The Big Burn: Teddy Roosevelt and the Fire That Saved America
by Timothy Egan, published Sep 7, 2010


5 Stars  An Impressive Story from an Excellent Writer

I am astonished by Timothy Egan's ability to research and present such epic events as the deadly forest fire of 1910 and the birth of conservation in such an exciting and absorbing narrative style. Teddy Roosevelt, Gifford Pinchot, and John Muir, are fascinating and fallible. I never imagined how their personalities intertwined and conflicted with their hopes for our national forests, or how they struggled to give birth to and battle for their precious child Conservation in spite of mean-spirited, greedy political leaders.

Growing up in the West myself, and twice mesmerized by the sight of the Sierra Mountains ablaze behind my home, the discussion of wildfire out-of-control is not a distant topic. I watched firefighters walk into these life and death struggles with awe and disbelief. The Big Burn is a heroic record of the lives of men and women that mattered during the terrible fire on August 20, 1910. Egan tells us the very personal story of how the leaders of our country created policy that led these foresters into this firestorm of overwhelming horror with no means to fight it, protect the towns in its path, or save the people in its way.
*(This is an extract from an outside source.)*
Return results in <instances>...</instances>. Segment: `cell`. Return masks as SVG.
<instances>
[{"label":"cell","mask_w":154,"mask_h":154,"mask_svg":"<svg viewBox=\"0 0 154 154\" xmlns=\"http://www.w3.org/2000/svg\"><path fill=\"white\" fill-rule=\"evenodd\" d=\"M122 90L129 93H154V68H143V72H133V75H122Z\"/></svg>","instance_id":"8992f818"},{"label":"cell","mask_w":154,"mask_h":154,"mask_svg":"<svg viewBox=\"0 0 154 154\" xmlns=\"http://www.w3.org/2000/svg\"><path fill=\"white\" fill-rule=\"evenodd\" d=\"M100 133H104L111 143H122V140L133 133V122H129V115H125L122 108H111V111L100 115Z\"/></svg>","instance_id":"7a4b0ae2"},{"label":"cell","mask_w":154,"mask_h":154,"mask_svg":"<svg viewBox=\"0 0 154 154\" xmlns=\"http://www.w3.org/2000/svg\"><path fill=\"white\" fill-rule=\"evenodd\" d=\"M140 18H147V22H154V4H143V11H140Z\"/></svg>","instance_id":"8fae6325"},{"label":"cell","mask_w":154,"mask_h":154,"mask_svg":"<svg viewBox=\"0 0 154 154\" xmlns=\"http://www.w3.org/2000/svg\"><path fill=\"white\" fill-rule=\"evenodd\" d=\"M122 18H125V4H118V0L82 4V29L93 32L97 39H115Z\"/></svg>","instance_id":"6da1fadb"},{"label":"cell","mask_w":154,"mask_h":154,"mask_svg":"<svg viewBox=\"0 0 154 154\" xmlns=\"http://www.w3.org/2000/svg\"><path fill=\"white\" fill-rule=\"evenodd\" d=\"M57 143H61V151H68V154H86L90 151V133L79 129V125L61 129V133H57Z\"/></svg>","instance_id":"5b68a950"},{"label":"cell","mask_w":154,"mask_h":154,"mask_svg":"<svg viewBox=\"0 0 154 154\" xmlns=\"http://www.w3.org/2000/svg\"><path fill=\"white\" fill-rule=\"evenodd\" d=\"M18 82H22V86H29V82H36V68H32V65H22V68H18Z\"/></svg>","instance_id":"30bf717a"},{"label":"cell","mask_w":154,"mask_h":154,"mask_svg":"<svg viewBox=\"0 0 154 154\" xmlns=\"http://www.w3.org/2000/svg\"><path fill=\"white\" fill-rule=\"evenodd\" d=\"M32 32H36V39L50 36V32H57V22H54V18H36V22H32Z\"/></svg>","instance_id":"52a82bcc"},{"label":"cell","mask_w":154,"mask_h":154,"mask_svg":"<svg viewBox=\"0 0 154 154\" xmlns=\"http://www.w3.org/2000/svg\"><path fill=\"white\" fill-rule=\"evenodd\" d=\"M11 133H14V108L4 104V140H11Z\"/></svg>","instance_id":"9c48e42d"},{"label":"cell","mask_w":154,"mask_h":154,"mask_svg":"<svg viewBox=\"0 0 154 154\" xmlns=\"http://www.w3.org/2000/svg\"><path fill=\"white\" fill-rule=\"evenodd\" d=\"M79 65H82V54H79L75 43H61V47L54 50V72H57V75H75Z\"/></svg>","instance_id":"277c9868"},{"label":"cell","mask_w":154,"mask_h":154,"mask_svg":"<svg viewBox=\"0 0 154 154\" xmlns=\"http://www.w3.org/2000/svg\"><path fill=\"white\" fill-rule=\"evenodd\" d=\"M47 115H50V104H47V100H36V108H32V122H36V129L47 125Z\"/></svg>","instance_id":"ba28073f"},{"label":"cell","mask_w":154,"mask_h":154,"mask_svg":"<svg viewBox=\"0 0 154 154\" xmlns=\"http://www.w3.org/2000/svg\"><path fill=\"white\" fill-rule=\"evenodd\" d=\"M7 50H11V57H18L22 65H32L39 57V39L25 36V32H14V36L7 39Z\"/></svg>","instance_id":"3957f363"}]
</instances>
From the wealthiest idealists of that time to the immigrants working for no pay, Egan painstakingly gives us the details of their lives, the richness of their desires, and the bitterness of their decisions, which led many to their deaths. And yet, there are so many deserving heroes, too, which thankfully Egan offers for our consideration, like Gifford Pinchot and Pulaski. In the end, the reader will thank Egan for bringing these great men to life and light, and helping us understand the controversy between conservationists and those who might use our forests for personal gain.